Excerpts of spatial question data:
....
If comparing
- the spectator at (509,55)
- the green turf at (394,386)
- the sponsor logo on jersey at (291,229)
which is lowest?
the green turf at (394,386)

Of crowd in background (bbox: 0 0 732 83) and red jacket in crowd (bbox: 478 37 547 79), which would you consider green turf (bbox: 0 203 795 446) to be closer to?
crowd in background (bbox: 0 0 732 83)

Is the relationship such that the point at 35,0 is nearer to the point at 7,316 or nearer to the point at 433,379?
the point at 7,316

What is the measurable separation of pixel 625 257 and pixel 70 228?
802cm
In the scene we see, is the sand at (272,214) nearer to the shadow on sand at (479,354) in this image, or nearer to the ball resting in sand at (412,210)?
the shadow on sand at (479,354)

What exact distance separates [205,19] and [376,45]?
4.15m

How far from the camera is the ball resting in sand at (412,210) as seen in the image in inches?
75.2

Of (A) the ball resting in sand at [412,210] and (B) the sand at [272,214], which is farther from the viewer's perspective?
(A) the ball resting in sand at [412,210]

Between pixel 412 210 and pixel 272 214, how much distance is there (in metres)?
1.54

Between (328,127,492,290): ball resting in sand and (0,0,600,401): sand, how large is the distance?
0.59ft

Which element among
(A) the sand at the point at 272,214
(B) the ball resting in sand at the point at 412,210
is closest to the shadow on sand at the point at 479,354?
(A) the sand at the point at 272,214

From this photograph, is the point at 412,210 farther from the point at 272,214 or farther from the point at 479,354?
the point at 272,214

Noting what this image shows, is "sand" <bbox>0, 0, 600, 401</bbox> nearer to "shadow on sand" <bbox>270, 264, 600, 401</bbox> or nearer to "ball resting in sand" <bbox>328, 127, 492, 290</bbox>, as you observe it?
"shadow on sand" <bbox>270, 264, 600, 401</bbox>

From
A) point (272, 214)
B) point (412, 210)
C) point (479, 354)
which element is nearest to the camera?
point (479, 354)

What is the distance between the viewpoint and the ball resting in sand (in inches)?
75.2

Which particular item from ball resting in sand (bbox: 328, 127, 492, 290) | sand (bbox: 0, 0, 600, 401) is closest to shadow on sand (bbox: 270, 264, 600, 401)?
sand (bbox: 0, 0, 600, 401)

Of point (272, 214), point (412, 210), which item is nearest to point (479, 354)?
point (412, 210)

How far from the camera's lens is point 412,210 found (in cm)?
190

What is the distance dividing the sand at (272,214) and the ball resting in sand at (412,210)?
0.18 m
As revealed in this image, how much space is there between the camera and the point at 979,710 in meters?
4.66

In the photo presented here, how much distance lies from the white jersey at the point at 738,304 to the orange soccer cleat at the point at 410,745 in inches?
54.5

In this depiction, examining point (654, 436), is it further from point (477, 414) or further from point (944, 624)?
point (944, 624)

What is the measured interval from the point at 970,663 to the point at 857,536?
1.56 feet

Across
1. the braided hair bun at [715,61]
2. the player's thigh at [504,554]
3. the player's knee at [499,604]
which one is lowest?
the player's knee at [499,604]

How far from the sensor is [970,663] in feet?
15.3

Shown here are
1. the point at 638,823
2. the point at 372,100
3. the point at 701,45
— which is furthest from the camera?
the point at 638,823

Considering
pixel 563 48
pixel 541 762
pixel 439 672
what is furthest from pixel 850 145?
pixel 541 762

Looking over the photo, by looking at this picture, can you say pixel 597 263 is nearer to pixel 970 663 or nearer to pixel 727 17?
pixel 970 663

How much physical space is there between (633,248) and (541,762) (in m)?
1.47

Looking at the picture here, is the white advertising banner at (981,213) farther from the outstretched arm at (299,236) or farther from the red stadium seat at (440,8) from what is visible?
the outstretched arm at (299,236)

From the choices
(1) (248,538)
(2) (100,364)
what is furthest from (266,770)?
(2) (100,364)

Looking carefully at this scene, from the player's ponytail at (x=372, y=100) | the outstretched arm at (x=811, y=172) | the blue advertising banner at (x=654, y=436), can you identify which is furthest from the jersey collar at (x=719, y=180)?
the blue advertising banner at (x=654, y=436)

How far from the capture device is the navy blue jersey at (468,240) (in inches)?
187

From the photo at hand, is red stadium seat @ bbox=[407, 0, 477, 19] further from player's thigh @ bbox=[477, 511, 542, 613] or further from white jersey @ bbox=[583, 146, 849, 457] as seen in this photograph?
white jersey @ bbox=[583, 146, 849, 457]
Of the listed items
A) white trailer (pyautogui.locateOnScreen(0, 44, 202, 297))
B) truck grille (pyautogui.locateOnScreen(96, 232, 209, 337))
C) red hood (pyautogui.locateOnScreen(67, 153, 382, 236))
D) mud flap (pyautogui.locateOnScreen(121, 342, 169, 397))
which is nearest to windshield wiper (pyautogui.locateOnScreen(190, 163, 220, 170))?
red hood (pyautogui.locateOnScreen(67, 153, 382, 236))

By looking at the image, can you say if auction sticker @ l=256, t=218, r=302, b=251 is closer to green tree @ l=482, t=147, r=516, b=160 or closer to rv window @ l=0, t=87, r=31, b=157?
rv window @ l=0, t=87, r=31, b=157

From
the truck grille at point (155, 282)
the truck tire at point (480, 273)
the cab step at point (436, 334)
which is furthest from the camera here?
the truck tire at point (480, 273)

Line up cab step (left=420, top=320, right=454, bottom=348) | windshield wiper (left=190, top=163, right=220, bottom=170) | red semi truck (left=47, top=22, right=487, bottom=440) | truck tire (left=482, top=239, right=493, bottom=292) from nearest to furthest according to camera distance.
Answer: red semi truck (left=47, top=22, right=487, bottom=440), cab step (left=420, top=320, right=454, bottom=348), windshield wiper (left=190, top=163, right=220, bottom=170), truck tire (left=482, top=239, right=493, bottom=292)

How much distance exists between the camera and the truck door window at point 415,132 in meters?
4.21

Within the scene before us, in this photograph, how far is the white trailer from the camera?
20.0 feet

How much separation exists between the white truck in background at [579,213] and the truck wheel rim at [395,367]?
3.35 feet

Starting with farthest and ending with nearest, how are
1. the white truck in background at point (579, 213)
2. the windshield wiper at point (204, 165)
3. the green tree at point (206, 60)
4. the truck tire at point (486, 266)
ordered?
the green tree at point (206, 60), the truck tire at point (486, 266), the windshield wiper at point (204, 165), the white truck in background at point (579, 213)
....
Reproduce only those lines of the entries above that run from the line with "Within the scene" to the final line.

• [Exercise output]
Within the scene before us, in this photograph, how far is the white trailer from the camera?
20.0 feet

How much separation exists between the white truck in background at [579,213] and the truck wheel rim at [395,367]?
3.35 feet

Starting with farthest and ending with nearest, how are
1. the white truck in background at point (579, 213)
2. the windshield wiper at point (204, 165)
3. the green tree at point (206, 60)
4. the truck tire at point (486, 266)
ordered?
the green tree at point (206, 60), the truck tire at point (486, 266), the windshield wiper at point (204, 165), the white truck in background at point (579, 213)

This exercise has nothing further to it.